PROBLEM REQUIREMENTS —
From the first line to the last, restate the material word for word; pictures stay out.

PROVIDED MATERIAL —
....................

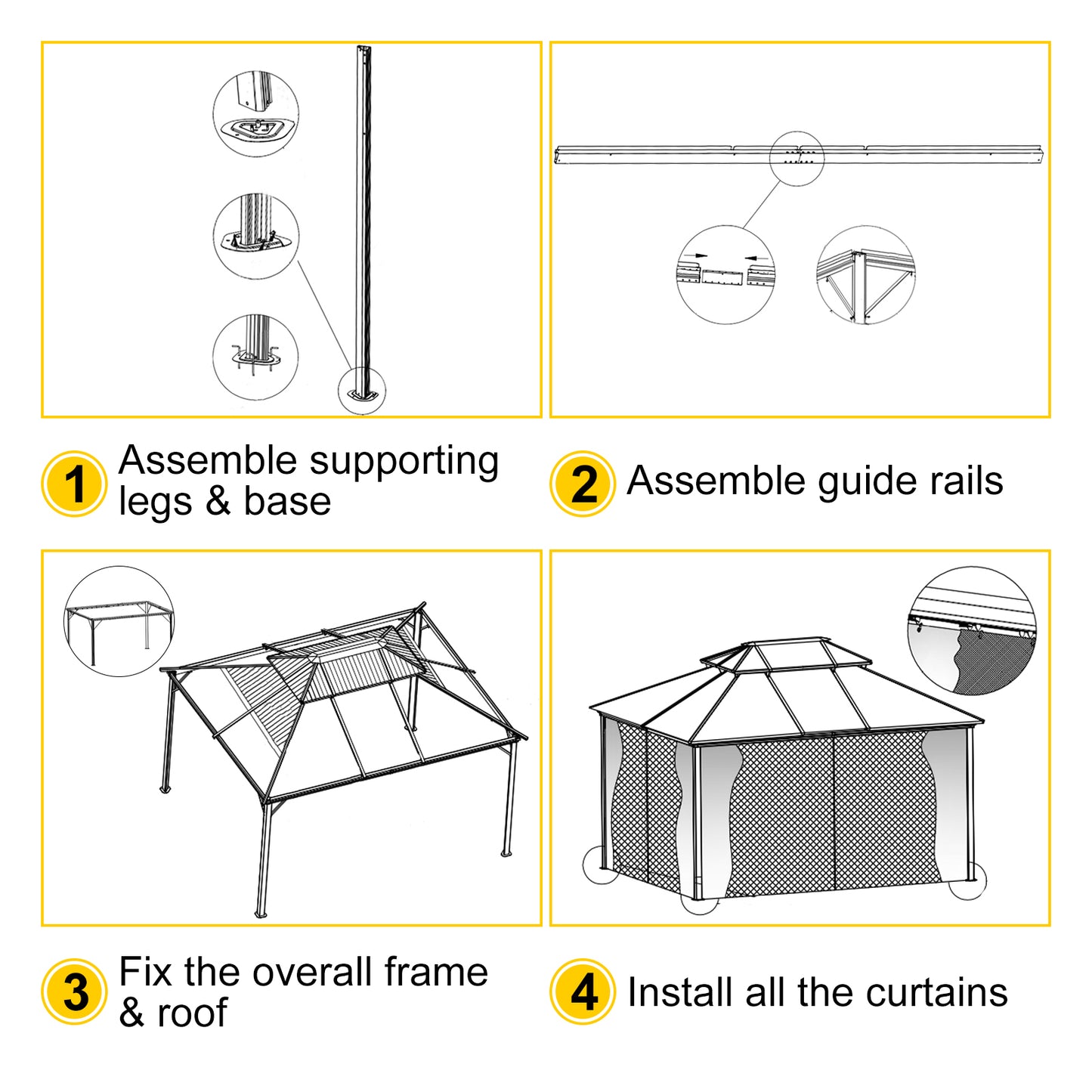 1 Assemble supporting legs & base

2 Assemble guide rails

3 Fix the overall frame & roof

4 Install all the curtains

....................

RESULT OF THE EXERCISE —
 1 Assemble supporting legs & base

2 Assemble guide rails

3 Fix the overall frame & roof

4 Install all the curtains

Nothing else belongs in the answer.